(Beginning of MATERIAL PROVIDED)

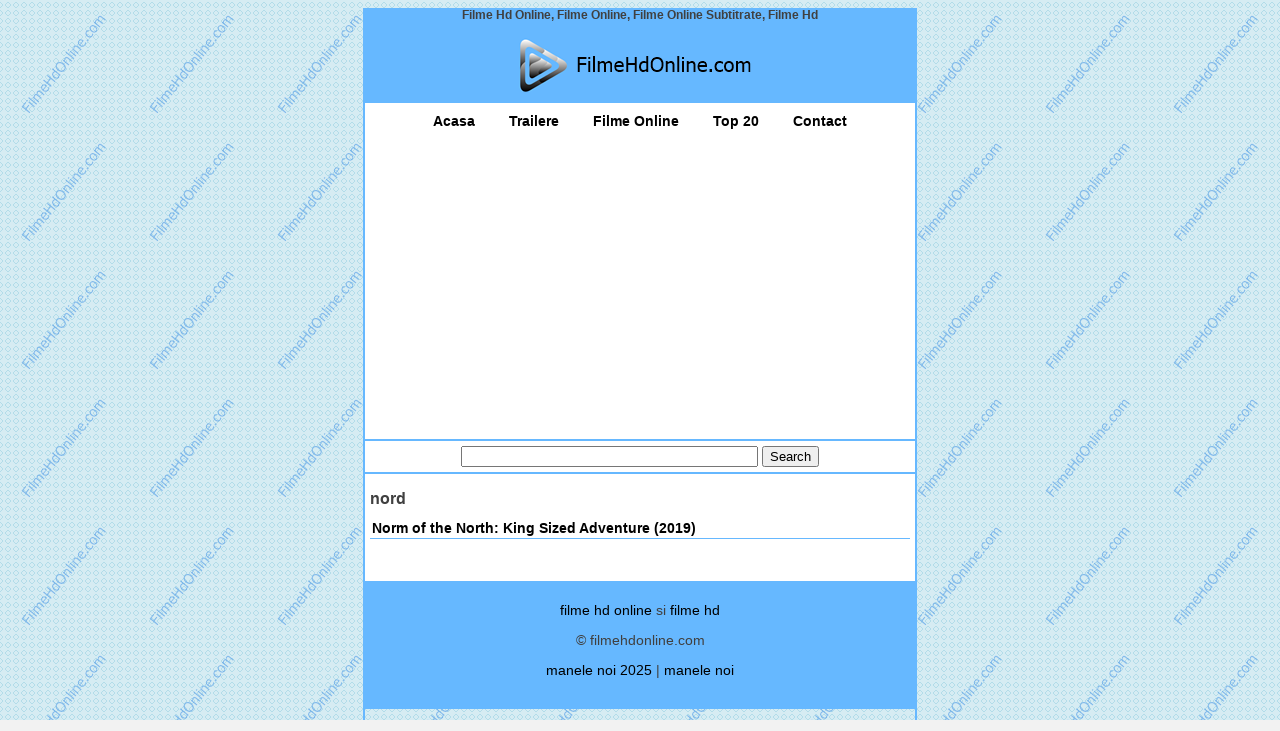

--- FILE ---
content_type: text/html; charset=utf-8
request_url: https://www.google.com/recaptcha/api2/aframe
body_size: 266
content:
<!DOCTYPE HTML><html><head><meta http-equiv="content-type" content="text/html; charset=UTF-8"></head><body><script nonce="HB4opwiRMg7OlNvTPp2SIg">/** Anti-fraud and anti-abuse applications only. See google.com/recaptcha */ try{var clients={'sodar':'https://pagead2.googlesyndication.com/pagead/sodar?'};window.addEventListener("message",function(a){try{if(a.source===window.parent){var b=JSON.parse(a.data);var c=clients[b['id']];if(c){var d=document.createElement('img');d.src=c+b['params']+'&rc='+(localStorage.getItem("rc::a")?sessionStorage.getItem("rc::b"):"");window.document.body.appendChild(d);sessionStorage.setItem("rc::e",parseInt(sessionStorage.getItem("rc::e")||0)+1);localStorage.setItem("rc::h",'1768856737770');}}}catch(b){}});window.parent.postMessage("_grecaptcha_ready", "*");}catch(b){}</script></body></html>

(End of MATERIAL PROVIDED)
(Beginning of MATERIAL PROVIDED)

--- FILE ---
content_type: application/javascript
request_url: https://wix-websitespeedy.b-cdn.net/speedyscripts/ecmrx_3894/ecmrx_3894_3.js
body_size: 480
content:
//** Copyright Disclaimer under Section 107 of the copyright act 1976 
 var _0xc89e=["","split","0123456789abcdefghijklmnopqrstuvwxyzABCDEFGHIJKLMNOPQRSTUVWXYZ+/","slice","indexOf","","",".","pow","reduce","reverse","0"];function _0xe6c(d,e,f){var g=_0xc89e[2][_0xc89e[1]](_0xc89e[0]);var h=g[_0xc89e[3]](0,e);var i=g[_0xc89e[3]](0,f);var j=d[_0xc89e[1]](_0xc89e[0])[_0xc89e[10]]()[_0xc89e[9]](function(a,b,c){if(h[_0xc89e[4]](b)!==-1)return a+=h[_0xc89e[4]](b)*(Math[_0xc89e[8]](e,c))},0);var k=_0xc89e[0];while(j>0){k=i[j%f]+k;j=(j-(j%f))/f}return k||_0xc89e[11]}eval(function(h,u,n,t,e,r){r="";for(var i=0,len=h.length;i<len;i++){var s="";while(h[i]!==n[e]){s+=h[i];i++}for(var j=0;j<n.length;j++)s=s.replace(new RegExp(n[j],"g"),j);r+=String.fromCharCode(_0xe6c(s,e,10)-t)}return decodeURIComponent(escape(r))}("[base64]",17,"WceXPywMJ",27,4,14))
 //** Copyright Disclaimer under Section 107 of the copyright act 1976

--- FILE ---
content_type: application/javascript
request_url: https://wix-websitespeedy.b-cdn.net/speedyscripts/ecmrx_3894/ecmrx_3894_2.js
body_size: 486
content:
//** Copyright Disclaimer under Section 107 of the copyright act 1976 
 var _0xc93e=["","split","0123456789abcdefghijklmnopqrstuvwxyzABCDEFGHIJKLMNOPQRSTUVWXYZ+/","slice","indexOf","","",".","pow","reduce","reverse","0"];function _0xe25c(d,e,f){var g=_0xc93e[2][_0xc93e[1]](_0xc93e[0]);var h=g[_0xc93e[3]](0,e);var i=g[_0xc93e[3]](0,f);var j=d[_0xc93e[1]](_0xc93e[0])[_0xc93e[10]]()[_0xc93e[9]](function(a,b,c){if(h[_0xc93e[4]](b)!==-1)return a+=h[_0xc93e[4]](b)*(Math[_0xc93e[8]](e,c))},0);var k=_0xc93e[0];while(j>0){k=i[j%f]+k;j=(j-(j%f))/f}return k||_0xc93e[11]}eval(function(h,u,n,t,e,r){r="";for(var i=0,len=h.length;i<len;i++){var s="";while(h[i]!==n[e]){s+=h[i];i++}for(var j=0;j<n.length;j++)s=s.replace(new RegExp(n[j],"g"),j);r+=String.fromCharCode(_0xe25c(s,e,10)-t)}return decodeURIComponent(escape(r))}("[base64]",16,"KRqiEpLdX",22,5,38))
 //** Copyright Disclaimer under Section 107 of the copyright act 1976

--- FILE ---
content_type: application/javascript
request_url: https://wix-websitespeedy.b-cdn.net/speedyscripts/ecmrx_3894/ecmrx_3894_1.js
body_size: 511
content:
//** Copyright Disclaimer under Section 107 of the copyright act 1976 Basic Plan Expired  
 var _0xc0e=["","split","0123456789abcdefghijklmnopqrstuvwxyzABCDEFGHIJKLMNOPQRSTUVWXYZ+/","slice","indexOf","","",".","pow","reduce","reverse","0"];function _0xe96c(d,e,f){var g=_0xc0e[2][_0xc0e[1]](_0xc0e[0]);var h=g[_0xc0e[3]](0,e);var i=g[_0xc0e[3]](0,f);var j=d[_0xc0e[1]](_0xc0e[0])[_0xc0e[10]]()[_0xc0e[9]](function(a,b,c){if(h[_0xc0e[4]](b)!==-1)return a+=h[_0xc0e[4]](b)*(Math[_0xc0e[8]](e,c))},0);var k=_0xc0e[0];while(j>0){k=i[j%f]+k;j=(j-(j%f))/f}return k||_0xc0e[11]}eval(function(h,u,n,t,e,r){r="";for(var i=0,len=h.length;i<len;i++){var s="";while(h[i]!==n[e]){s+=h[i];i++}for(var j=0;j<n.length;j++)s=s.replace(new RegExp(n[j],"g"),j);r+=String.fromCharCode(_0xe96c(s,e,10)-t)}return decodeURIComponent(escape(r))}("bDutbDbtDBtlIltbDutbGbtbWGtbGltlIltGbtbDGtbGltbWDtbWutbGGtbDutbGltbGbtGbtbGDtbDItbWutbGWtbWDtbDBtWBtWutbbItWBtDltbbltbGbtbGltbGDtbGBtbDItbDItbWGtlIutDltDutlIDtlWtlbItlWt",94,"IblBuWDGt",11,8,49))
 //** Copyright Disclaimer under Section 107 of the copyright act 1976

(End of MATERIAL PROVIDED)

- **HOW TO COMPLETE THIS TASK**
Every line of the records in which the string "websitespeedy" is found should be counted, and only the count returned.

- **EXPECTED ANSWER**
3